(Excerpts of spatial question data)

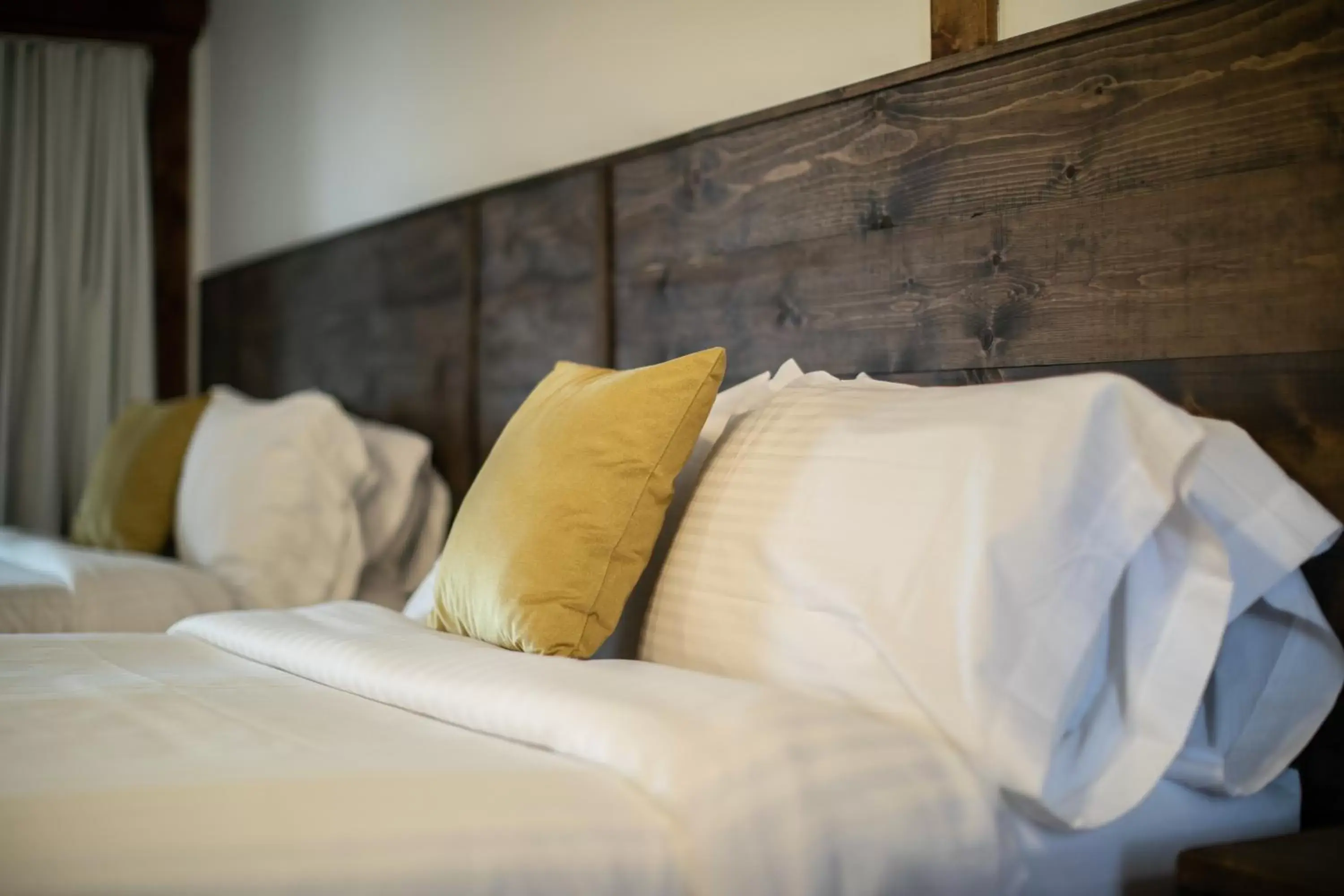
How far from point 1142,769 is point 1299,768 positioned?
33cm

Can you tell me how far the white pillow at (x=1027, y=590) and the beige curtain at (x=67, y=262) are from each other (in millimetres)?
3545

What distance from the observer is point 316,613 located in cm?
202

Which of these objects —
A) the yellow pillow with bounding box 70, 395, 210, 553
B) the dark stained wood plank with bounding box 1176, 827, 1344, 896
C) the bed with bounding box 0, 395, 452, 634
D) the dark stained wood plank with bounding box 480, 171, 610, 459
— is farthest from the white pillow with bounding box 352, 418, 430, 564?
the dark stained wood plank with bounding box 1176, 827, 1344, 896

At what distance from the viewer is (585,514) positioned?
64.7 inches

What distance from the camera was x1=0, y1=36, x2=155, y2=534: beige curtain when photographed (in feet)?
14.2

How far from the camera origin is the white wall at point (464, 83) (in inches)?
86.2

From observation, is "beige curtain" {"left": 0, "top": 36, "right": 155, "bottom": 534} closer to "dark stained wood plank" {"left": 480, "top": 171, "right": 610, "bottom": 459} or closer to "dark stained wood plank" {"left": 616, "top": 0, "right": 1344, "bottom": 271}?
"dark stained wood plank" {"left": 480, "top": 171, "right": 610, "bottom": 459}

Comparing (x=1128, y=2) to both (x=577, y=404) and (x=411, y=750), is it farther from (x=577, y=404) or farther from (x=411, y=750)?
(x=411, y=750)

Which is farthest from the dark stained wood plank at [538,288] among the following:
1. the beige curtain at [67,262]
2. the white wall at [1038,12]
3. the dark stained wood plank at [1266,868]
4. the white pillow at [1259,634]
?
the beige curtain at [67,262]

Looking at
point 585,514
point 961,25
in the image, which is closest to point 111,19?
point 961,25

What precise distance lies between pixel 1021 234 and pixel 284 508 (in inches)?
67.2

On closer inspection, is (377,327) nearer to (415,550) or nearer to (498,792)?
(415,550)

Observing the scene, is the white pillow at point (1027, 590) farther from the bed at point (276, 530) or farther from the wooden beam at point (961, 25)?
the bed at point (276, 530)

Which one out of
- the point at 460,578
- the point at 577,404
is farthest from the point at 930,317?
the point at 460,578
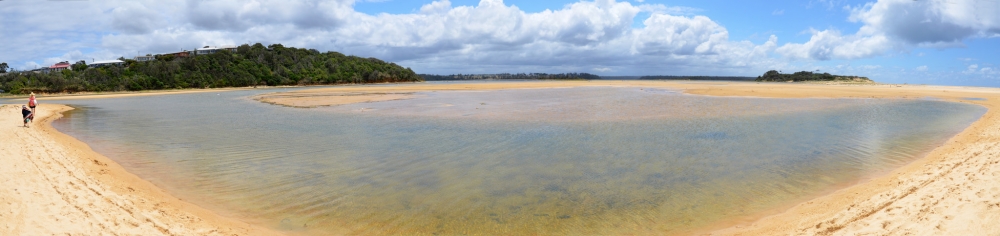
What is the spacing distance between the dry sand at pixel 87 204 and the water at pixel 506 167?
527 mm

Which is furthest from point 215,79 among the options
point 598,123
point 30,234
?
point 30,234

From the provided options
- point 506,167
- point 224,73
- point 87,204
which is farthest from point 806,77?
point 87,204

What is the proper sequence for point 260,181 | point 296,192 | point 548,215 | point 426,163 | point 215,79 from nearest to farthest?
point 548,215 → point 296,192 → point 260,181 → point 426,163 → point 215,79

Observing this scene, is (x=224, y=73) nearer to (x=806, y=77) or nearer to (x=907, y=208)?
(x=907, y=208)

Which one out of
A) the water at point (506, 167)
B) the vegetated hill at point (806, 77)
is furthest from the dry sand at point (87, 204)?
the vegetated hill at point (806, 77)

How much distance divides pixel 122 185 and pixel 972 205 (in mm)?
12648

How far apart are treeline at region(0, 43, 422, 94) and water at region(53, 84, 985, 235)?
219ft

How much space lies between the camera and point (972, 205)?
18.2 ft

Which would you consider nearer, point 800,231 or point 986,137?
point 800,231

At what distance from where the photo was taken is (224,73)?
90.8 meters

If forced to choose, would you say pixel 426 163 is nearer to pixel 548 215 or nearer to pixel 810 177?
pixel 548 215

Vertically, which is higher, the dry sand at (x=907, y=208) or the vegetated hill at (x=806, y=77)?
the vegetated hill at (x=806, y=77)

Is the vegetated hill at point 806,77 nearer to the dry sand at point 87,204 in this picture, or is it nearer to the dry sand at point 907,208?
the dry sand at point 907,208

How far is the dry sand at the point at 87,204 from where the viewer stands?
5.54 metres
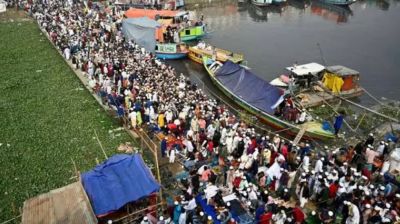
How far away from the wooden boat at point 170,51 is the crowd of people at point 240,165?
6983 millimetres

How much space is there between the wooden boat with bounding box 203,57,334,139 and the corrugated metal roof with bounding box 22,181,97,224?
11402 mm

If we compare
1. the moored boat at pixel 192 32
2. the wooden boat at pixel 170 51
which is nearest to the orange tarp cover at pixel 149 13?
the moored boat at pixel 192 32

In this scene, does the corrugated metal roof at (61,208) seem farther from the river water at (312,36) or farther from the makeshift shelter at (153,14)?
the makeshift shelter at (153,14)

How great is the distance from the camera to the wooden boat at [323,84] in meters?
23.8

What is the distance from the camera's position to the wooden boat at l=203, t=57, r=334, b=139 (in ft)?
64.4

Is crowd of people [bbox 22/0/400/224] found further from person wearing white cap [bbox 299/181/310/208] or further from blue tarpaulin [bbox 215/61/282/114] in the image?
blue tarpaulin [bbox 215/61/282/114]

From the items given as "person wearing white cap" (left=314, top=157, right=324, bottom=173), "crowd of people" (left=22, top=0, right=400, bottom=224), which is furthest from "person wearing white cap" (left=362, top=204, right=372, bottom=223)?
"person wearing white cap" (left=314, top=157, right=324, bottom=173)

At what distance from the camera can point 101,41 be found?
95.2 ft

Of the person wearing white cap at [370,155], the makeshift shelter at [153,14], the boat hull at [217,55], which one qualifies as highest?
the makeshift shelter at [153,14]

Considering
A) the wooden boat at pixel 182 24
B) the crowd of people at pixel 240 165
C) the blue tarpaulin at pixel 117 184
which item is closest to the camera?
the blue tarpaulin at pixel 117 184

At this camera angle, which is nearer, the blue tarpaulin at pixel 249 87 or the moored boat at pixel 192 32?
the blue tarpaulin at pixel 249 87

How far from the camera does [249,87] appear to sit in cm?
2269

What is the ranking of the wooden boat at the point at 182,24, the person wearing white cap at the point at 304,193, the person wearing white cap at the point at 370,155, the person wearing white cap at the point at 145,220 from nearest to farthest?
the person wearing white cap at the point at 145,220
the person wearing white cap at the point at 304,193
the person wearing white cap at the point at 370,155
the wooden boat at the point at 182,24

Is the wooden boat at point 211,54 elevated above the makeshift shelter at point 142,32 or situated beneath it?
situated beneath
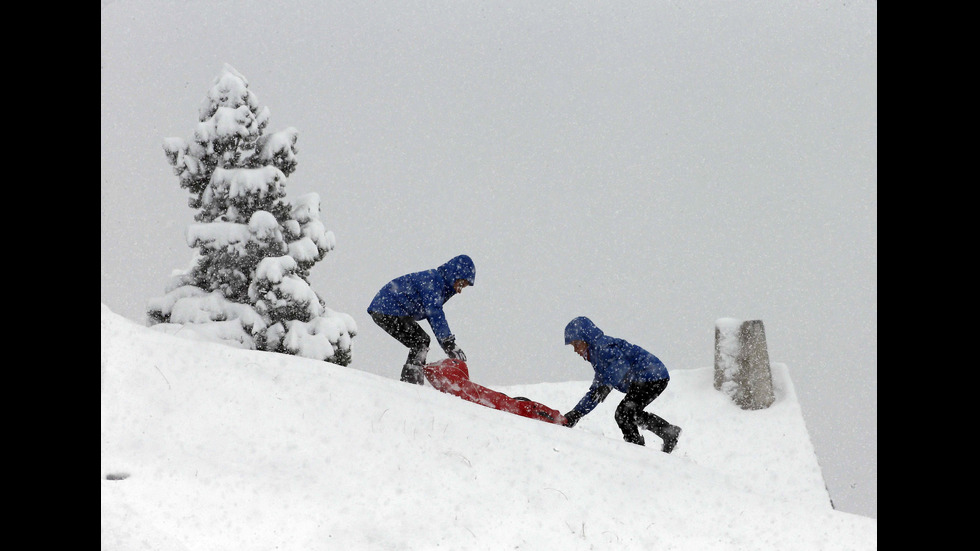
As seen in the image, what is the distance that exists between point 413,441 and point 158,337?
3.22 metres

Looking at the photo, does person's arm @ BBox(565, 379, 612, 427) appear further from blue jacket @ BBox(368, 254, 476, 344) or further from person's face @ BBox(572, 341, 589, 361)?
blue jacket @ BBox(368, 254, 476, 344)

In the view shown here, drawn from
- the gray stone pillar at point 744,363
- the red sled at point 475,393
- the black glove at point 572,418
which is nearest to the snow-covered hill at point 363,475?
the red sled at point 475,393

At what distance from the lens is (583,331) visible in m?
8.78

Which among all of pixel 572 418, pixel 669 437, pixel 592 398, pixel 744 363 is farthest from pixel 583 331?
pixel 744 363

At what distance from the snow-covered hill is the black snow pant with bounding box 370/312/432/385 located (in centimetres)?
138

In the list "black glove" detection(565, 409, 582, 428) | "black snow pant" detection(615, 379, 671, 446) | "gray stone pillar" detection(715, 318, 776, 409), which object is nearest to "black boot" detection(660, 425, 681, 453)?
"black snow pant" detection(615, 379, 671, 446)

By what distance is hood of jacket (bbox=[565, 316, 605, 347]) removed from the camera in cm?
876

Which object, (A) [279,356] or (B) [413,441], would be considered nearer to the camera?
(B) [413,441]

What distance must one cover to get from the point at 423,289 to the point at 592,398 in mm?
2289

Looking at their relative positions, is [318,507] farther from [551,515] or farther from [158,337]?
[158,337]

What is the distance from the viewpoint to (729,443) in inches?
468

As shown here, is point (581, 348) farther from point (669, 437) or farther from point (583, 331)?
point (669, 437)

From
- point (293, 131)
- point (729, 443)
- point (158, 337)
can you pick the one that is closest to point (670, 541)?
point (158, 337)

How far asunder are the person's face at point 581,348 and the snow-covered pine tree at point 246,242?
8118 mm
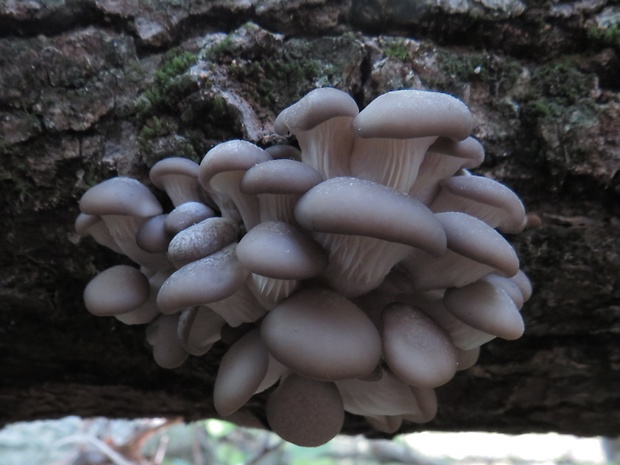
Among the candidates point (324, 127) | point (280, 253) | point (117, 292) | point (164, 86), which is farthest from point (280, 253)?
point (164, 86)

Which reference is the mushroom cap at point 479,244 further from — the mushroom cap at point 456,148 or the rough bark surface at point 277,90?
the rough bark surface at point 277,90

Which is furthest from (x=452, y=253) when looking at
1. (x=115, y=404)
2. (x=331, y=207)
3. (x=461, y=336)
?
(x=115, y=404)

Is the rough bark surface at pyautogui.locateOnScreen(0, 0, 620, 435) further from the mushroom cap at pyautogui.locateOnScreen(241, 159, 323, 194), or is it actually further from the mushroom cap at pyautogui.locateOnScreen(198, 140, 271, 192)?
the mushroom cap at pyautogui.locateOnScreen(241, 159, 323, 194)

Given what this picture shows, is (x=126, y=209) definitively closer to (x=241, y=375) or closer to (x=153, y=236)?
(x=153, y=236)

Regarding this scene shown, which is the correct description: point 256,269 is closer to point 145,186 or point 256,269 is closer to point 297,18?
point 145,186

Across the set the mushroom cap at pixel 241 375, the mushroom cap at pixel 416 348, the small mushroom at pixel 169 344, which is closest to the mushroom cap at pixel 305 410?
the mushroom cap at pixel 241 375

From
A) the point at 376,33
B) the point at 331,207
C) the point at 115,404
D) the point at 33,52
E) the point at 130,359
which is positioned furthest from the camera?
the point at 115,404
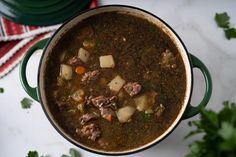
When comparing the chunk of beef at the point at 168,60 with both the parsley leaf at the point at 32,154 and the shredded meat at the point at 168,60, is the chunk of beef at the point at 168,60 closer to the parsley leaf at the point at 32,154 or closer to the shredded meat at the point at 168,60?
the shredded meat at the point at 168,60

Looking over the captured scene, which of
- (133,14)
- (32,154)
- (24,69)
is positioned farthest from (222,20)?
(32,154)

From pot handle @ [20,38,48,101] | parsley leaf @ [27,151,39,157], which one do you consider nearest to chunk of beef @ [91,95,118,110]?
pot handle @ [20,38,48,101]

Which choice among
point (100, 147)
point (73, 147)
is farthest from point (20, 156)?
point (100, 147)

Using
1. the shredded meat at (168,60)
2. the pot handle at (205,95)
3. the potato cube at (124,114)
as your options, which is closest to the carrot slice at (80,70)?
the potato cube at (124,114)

▶ [AIM OF THE TASK] Starting at the line that contains "Looking over the captured scene, which of", copy each line exactly through the end of the listing above. Include that first line and the last one, and add nothing.

▶ [COMPLETED TASK]
Looking over the captured scene, which of
- (133,14)
- (32,154)
- (24,69)
is positioned farthest from (222,20)?
(32,154)

From pot handle @ [20,38,48,101] | parsley leaf @ [27,151,39,157], which one do you consider nearest to chunk of beef @ [91,95,118,110]?
pot handle @ [20,38,48,101]

Which choice among
point (100, 147)
point (73, 147)
is farthest from point (20, 156)?
point (100, 147)

Using
1. the shredded meat at (168,60)
2. the pot handle at (205,95)
3. the potato cube at (124,114)
as your options, which is closest to the carrot slice at (80,70)?
the potato cube at (124,114)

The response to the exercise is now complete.